Penulis : Dr. Abidin, S.T., M.Si. -- Dosen Universitas Buddhi Dharma & Ketua Umum Yayasan Bina Insan Madinah
PEKAN ini sebagian warga perkotaan mungkin disibukkan dengan persiapan pulang kampung atau mudik menjelang hari raya Idul Fitri 1443 H. Momen yang sudah cukup lama ditunggu, setelah sebelumnya ada pelarangan pulang kampung karena pandemi COVID-19.
Berbagai persiapan pun dilakukan. Dari mulai pendanaan, barang bawaan, kendaraan, hingga oleh-oleh. Khusus tahun ini, para pemudik juga harus memastikan diri sudah lengkap mendapatkan vaksin COVID-19.
Jarak dan waktu bukanlah kendala. Perjalanan panjang yang harus ditempuh, biaya yang dikeluarkan, hingga pengorbanan lainnya, terbayar sudah dengan kebahagiaan ketika dapat berkumpul dengan keluarga di kampung halaman.
Sejatinya, banyak pelajaran yang dapat diraih dari fenomena pulang kampung. Karena hidup ini sesungguhnya laksana perjalanan. Saat ini kita sedang dalam perjalanan panjang menuju kampung halaman dari mana nenek moyang kita berasal.
Kita adalah perantau atau musafir, yang akan mudik ke kampung halaman sejati, yaitu negeri akhirat. Rasulullah SAW bersabda: “Tidaklah aku di dunia ini melainkan (hanya) seperti seorang musafir yang berteduh di bawah pohon lalu beristirahat dan kemudian meninggalkannya (pohon itu).” (HR. At-Tirmidzi).
Berdasarkan hadits di atas, dunia hanyalah tempat tinggal sementara. Hidup kita di dunia juga hanya sebentar, seolah-olah sekedar beristirahat dari lelahnya perjalanan panjang. Setelah itu, kita semua akan meninggalkan dunia dengan cara menemui ajal atau kematian.
Allah SWT berfirman dalam Al-Qur’an surat Al-‘Ankabut : 57, yang artinya: “Setiap yang bernyawa akan merasakan mati. Kemudian hanya kepada Kami kamu dikembalikan.”

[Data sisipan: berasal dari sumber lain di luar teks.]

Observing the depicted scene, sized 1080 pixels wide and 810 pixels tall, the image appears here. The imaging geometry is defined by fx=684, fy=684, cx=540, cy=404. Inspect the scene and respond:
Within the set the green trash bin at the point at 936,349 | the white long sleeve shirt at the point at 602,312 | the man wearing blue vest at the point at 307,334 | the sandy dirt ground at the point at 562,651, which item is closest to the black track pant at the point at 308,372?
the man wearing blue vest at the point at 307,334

Oleh karenanya, dunia jangan dijadikan sebagai tujuan utama dalam hidup kita. Jadikan dunia sebagai sarana bagi kita untuk mempersiapkan bekal bagi perjalanan panjang kita berikutnya di negeri akhirat.
Kita jangan terkecoh oleh indahanya pesona dunia. Fokuslah kepada tujuan hidup yang hakiki yaitu kehidupan di negeri akhirat. Rasulullah SAW mengingatkan hal ini melalui sabdanya yang diriwayatkan oleh Imam Ibnu Hibban dari Zaid bin Tsabit RA sebagai berikut:
“Barangsiapa tujuan hidupnya adalah dunia, maka Allah akan mencerai-beraikan urusannya, menjadikan kefakiran di kedua pelupuk matanya, dan ia tidak mendapatkan dunia kecuali menurut ketentuan yang telah ditetapkan baginya.
Barangsiapa yang niat (tujuan) hidupnya adalah negeri akhirat, Allah akan mengumpulkan urusannya, menjadikan kekayaan di hatinya, dan dunia akan mendatanginya dalam keadaan hina.”
Dalam Al-Qur’an surat Al-Qashshash : 77 Allah SWT berfirman: “Dan carilah pada apa yang telah dianugerahkan Allah kepadamu (kebahagiaan) negeri akhirat, dan janganlah kamu melupakan bahagianmu dari (kenikmatan) duniawi.
Menurut Imam Ibnu Katsir ayat ini bermakna bahwa kita hendaknya menggunakan dari setiap harta dan kenikmatan yang telah Allah anugerahkan untuk taat kepada Allah, sehingga membuat kita semakin dekat dengan Allah. Dengan ketaatan itu, maka kita dapat menggapai pahala di kehidupan akhirat.